GIVEN PASSAGE

----

2001-05-05 until 2001-05-27
Taipei Caves Art Center
Taipei, TW, CN China

The 2001 solo-exhibition of Lin Chi-fong is a collection of works that the young painter has been creating during the last decade. It includes compositions from his college years, fine-line style-flower and bird paintings that witness of his advanced studies with miss Du Manhua at the China Academy of Art in Hangzhou and, what is more, a series of fine-line delineations modeled after ancient paintings and completed during the past few years. The strong retrospective quality of the current exhibition enables the viewer to better comprehend his past and present artistic concepts. The exhibition is also an impulse for the painter himself to reflect upon his artistic development and think about the possible way to thread upon into the future.

Lin Chi-fong's oeuvre maybe divided into two distinct groups. In the first group, Lin Chi-fong bases himself on masterpieces that deal with Taoist and Buddhist material as handed down from age to age by the ancients. In the second group, he paints flowers and birds from life. These two different paths bear a striking parallel to the read ten thousand books, travel ten thousand miles - theory by the late Ming (1368-1644) artist Dong Qichang (1555-1636). In his essay Hua Zhi (The Meaning of Painting) Dong Qichang states his central ideas at the outset: The painter has to take into account six principles. The first principle is the movement of the spirit resonance. One cannot study the spirit resonance. It comes with birth. It is a natural gift. But some things, however, can be learned. Read ten thousand books, travel ten thousand miles, and remove the dusty world from within your innersole. Accumulate nature and gully within yourself, establish the outlines, and paint at hand. Only then the landscapes will be able to transmit their spirit. Although Dong Qichang's theory is related to landscape painting, but as a whole it may clarify how painters since the Yuan dynasty (1279-1368), especially those who belonged to the literati class, considered both general education and the accumulation of creative capability to be part of the basic artistic creation.

----

Dataset records
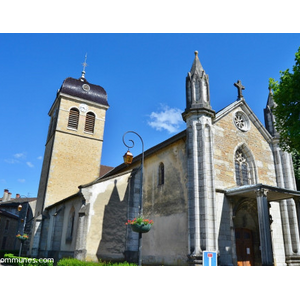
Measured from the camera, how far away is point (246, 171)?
16.6 meters

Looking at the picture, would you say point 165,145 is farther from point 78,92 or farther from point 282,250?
point 78,92

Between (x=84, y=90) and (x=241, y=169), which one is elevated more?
(x=84, y=90)

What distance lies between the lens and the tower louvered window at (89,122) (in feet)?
106

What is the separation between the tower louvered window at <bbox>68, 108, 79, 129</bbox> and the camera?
3140cm

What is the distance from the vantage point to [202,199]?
43.2 feet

----

EXERCISE INSTRUCTIONS
According to the exhibition text, with whom did Lin Chi-fong pursue advanced studies, and where? Rely on the exhibition text alone.

RESULT OF THIS EXERCISE
With Du Manhua at the China Academy of Art in Hangzhou.